Todavia, é verdade também que aprendemos a notar quando o gesto é feito apenas por educação ou quando a obrigação social é maior do que intensão ( e isso reflete um pouco do que falei no texto anterior sobre “Raízes”). Ainda assim, sorte ou não, dentro das trocas que tivemos, os encontros cheios de afeto foram esmagadoramente maiores do que os por obrigação. E eu não tenho a menor dúvida de que tudo isso também se deu pela maneira como nos preparamos para a viagem. Conhecendo a dinâmica cultural da minha família

e com o mínimo de pesquisa, ficou claro que para ser bem recebido era preciso respeitar

a cultura local. 


Mas por que "estudar"? Bom, pra começo de conversa, o japonês não é um tipo de povo que gosta de explicar se algo está incomodando, ele apenas se irrita em silêncio (oi feridas do texto “Raízes” de novo). E seguindo a lógica, chegar “estudado” não é apenas

um gesto de respeito, mas de afeto. Bastava você demonstrar que sabia como se portar

ou se esforçar para se comunicar em japonês, para as experiências virarem da água

pro vinho! Foi assim em todos os atendimentos, taxis, duvidas no metrô, nos museus e até durante os jantares onde existe uma etiqueta para comer sushi ou até ramen. Eles sentem profundamente todas as vezes em que você faz questão de demonstrar conhecimento

e apresso pela cultura e costumes, e te celebram por isso. Do jeitinho deles, é claro.

Não vá esperando necessariamente uma grande festa, mas eu garanto que você vai sentir

o sorriso e o carinho em todas as trocas e ações que vierem na sequência.



Um outro exemplo de como eles mesmos entendem os gestos como demonstração absoluta de carinho foi durante o curso de sakê que fizemos. Nossa guia foi incrível e super solícita. Ao final, pedimos uma foto para registrar e ela ficou super honrada. Estava na cara dela o quanto aquilo significava a ponto dela pedir para tirar uma com o celular dela também. Mais tarde, ela nos marcou num post em que contava orgulhosa sobre como nós gostamos do tour a ponto de pedir uma foto, e ainda disse que tinha passado no teste

de uma especialização de sommelier que estava fazendo então o dia dela ficou ainda mais feliz (fofa demais!).

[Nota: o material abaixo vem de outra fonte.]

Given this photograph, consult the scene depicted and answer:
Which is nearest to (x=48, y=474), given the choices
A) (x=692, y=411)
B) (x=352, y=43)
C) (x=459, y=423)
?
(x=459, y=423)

Não há como negar: mesmo com os efeitos colaterais da total inabilidade em se comunicar ou verbalizar seus sentimentos, existe no amor fundamentado em atos, um nível muito maior de honestidade e profundidade. Algo na linha de: "não só fala, como faz"

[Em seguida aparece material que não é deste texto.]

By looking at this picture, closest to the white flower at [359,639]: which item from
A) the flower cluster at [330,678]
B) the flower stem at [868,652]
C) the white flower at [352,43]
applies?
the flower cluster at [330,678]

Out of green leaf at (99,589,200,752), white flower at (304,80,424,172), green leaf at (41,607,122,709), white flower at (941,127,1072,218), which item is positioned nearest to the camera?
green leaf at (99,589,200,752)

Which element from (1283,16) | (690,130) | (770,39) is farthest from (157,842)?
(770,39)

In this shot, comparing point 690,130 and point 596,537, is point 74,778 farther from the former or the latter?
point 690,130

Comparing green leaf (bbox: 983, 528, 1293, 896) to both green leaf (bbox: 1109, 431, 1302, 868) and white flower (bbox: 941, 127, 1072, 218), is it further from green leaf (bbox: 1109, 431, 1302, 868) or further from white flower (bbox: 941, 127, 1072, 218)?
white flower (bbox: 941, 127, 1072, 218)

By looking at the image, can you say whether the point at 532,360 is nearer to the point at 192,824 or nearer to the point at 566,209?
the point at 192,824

ou na inesquecível fala do Batman do Nolan: "Não é quem você é por dentro, mas seus atos que definem que você é...". E assim, não me leve a mal! Eu, mais do que ninguém, posso cravar que a ansiedade que eu carrego hoje, certamente tem raízes nessa filosofia kkkkkkk Mas os atos são de fato muito mais verdadeiros do que palavras e promessas, tantas vezes soltas ao vento.


Mas, calma! Existe, porém, uma tradição ocidental que mistura palavras e gestos que vem crescendo entre os japoneses e que é símbolo do amor entre duas pessoas: o pedido

e cerimônia de casamento. Foi na terra do amor gestual, aliás, que eu escolhi realizar esse que é o mais simbólico dos gestos de amor, e pedi a minha noiva em casamento.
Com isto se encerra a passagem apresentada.